Menos mediáticos do que Sérgio Moro, outros nomes têm responsabilidades acrescidas na investigação. Na linha da frente estão o procurador Carlos Fernandes Lima, que estabelece as directrizes do Ministério Público Federal e concentra a “pasta” das delações, e o procurador Deltan Dallagnol, o coordenador da “força-tarefa” (a designação dos brasileiros para task force) da Lava Jato em Curitiba. Constituída em Abril de 2014, depois da primeira fase da operação policial, a “força-tarefa” já viu a sua missão prorrogada duas vezes e agora trabalha sem prazo. O seu trabalho resultou na abertura de mais de 20 acções penais, todas sob a responsabilidade do juiz Sérgio Moro, com mais de uma centena de arguidos.

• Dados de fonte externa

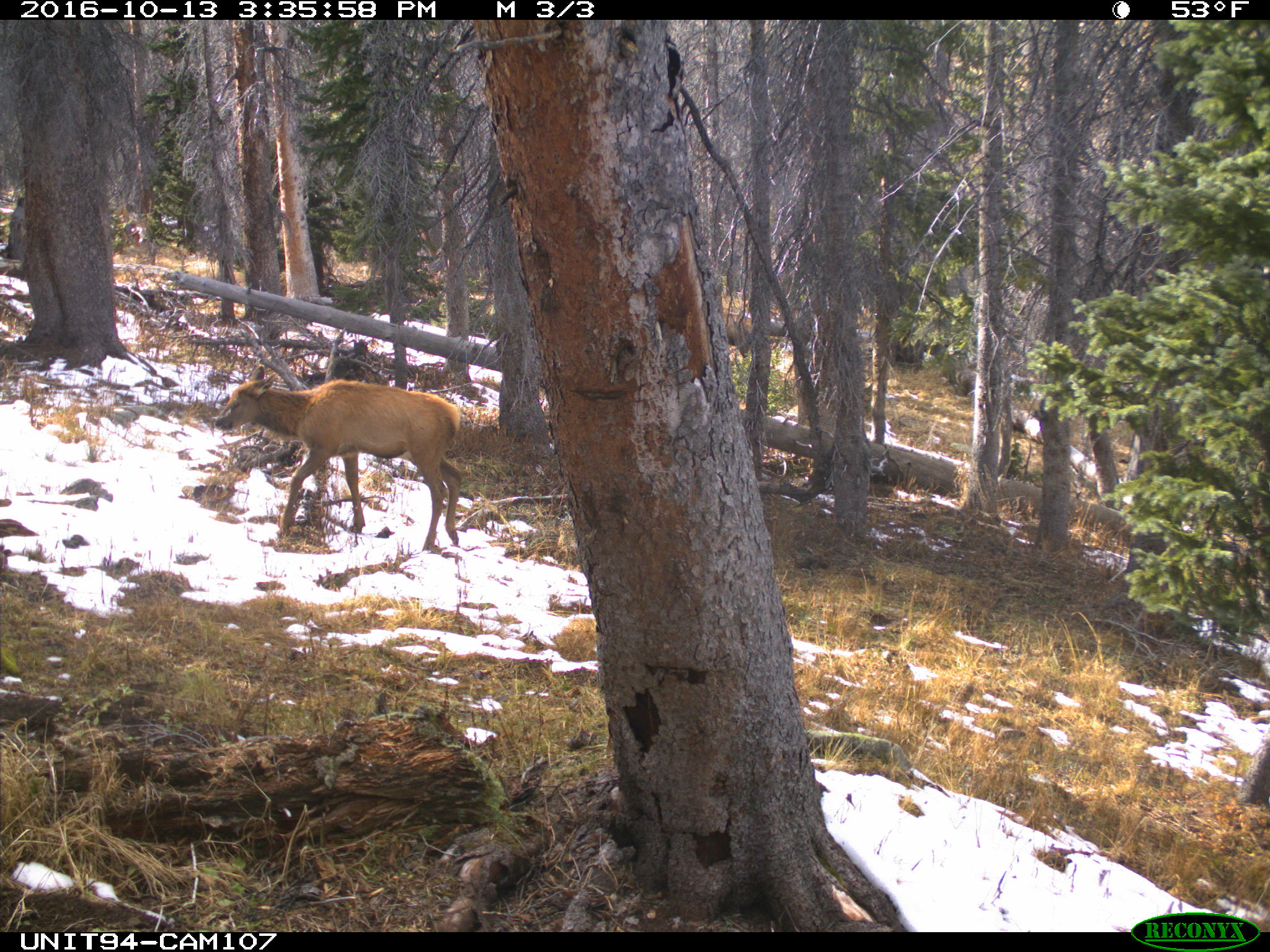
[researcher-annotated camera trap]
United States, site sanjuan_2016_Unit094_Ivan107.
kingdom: Animalia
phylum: Chordata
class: Mammalia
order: Artiodactyla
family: Cervidae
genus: Cervus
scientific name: Cervus elaphus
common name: red deer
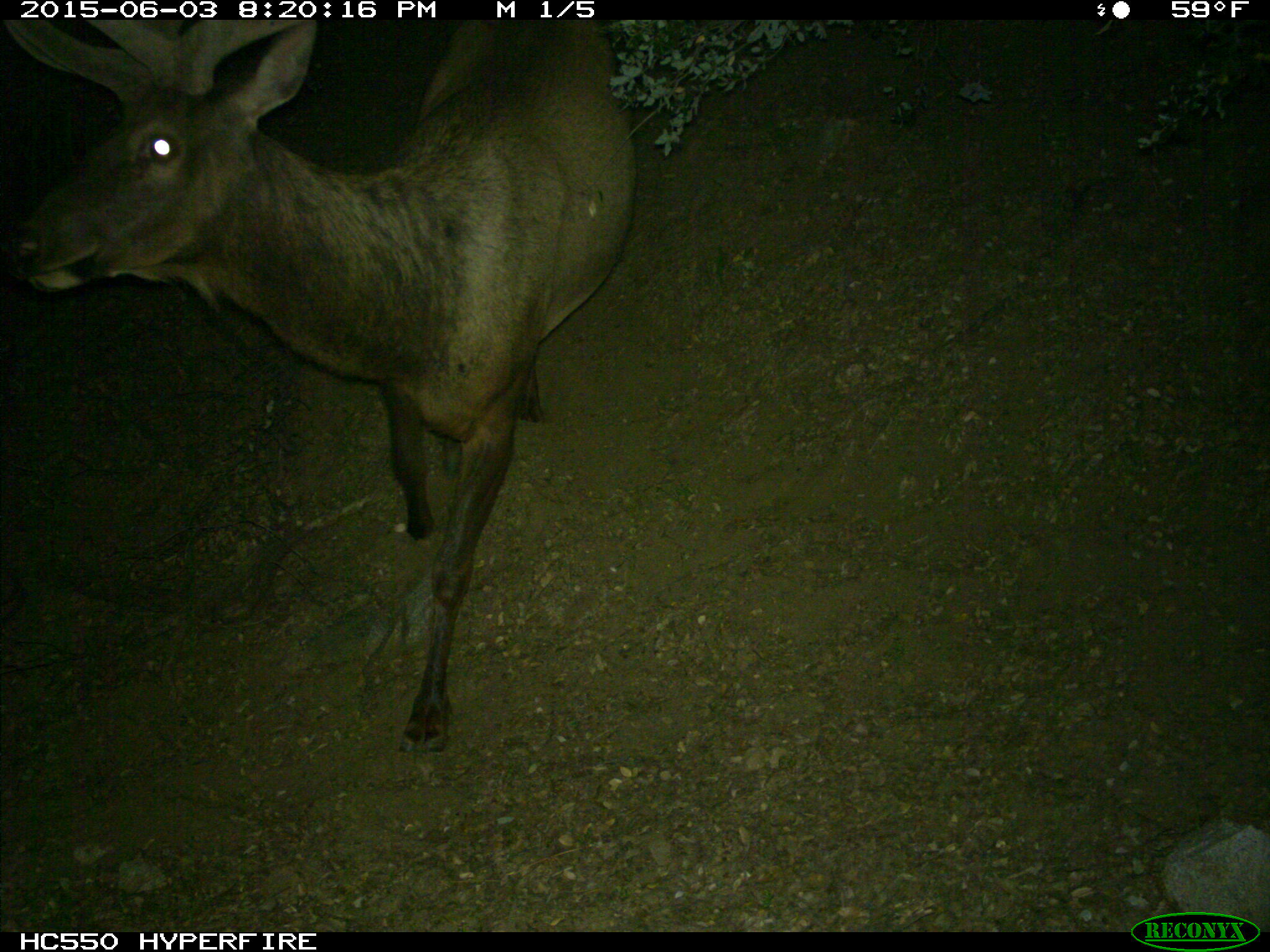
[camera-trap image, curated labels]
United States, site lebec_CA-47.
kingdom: Animalia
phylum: Chordata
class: Mammalia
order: Artiodactyla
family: Cervidae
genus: Cervus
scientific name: Cervus canadensis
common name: elk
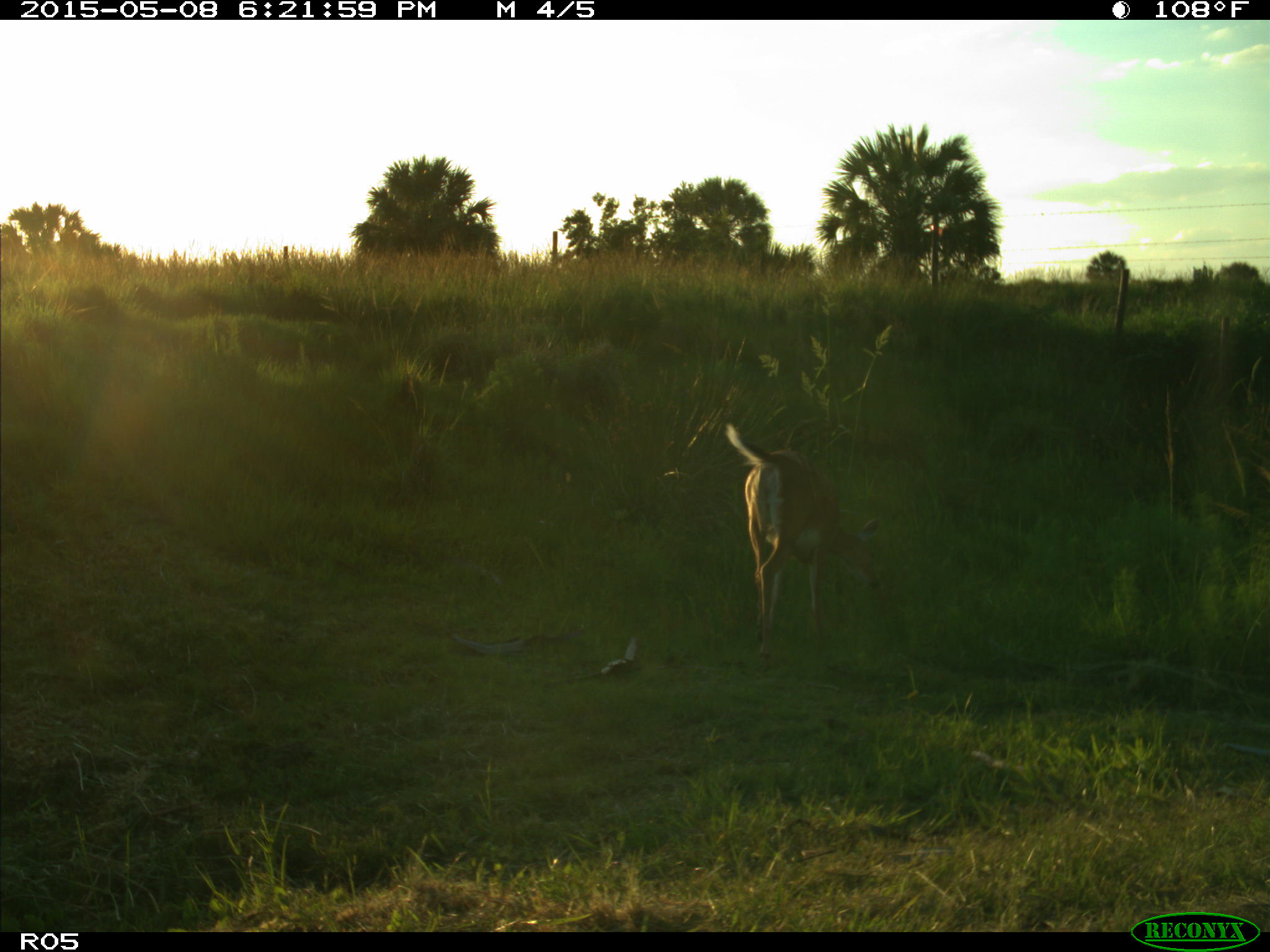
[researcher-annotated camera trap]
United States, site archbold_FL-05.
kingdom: Animalia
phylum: Chordata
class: Mammalia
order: Artiodactyla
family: Cervidae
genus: Odocoileus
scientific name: Odocoileus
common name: deer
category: unidentified deer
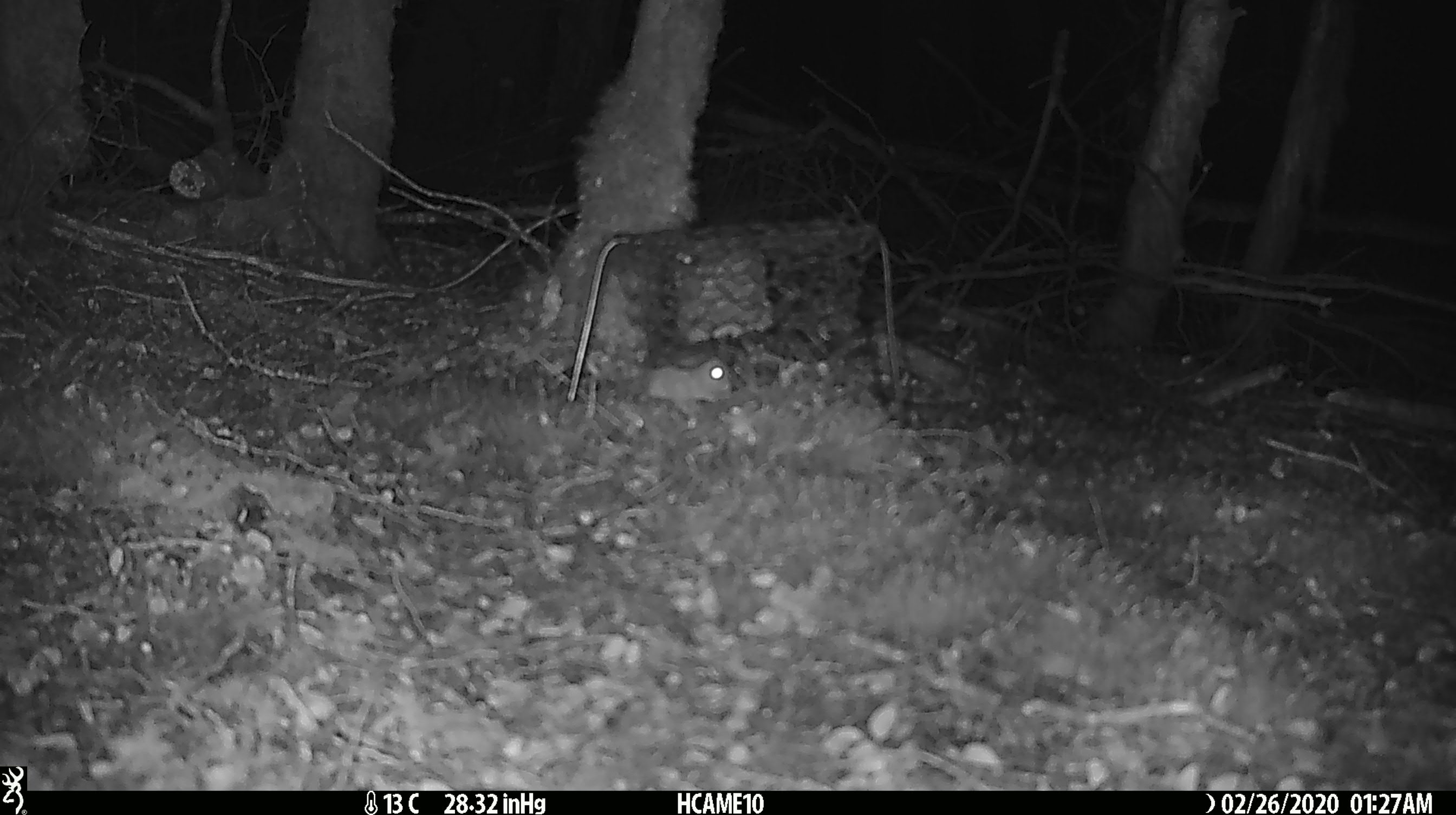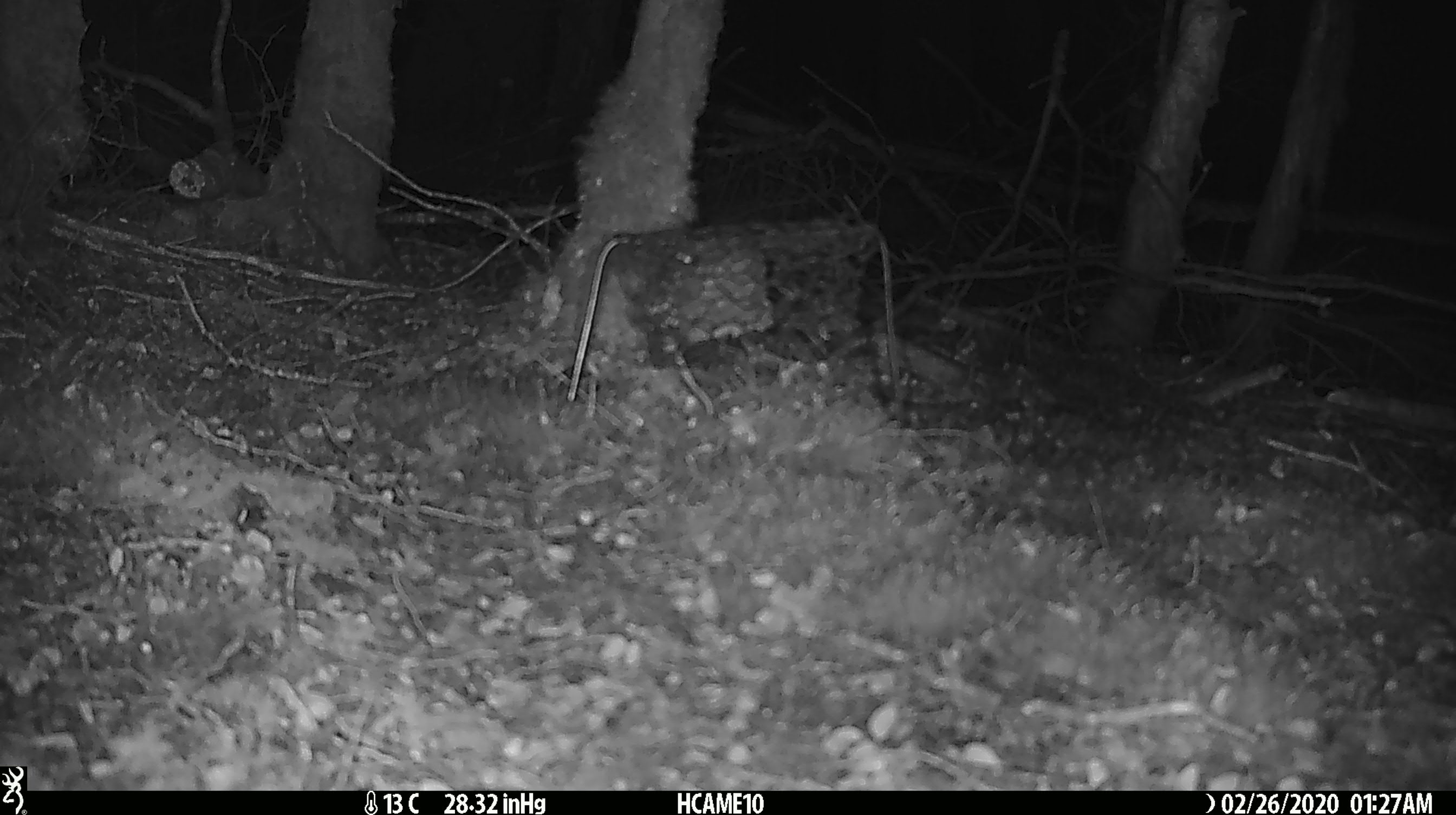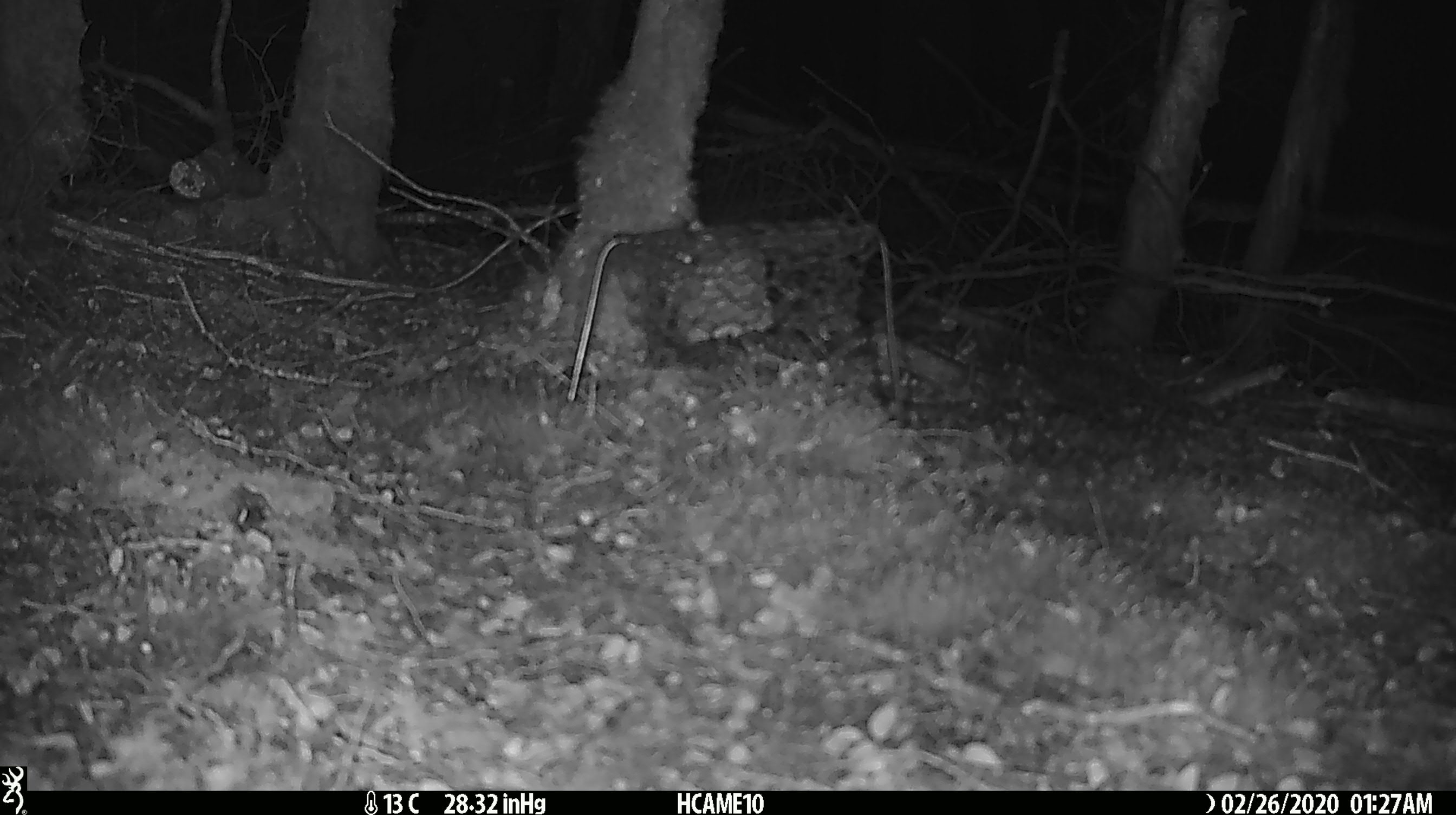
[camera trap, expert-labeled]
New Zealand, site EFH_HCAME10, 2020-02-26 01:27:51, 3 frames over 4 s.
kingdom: Animalia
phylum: Chordata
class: Mammalia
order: Rodentia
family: Muridae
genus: Mus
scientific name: Mus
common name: mouse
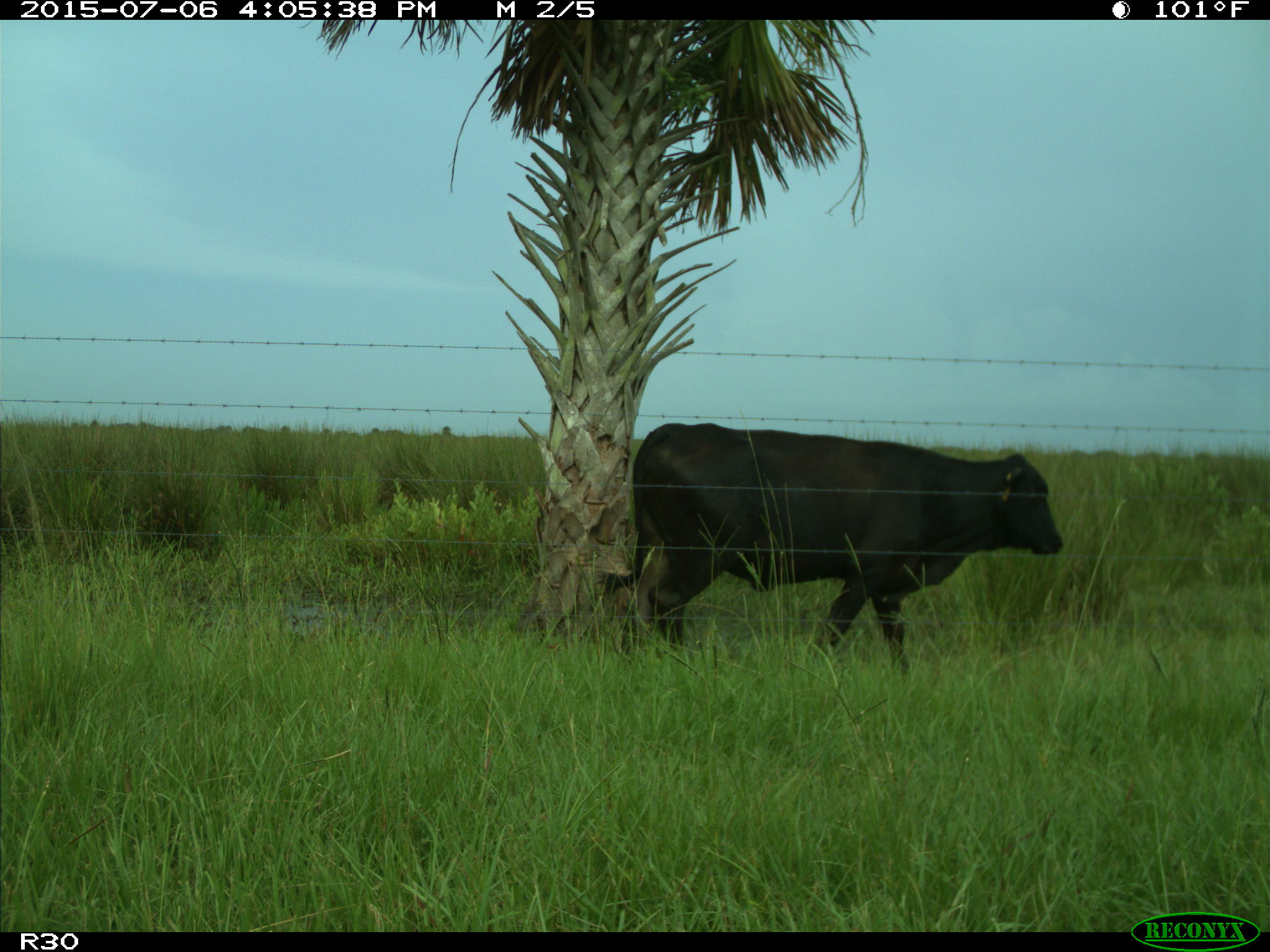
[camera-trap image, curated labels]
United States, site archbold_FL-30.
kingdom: Animalia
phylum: Chordata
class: Mammalia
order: Artiodactyla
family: Bovidae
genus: Bos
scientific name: Bos taurus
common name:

Apesar de Sérgio Moro receber incomensuravelmente mais elogios do que críticas, o trabalho do juiz federal também tem os seus detractores — sobretudo advogados que contestam o alegado abuso da prisão preventiva, as tácticas empregues para pressionar suspeitos a firmar acordos de delação premiada ou a sua aparente tendência centralizadora das diferentes acções do processo.


Mais incisivo, o coordenador da federação Nacional dos Petroleiros, Emanuel Cancella, assinou um artigo de opinião, publicado por vários órgãos brasileiros, onde põe em causa a independência do juiz federal e a sua legitimidade enquanto titular dos processos em curso. “A esposa do juiz Sérgio Moro, que está à frente da operação Lava Jato, advoga para o PSDB do Paraná e para multinacionais do petróleo. A denúncia foi publicada no WikiLeaks”, refere o sindicalista, para quem os “principais interessados” e “grandes beneficiados” com a investigação são, precisamente, o partido social-democrata, maior força de oposição, e as petrolíferas estrangeiras interessadas numa eventual privatização da Petrobras. “A sociedade não deve nenhum respeito a um juiz que extrapola as suas funções e, sem nenhuma base jurídica, destrata a autoridade máxima do país”, conclui.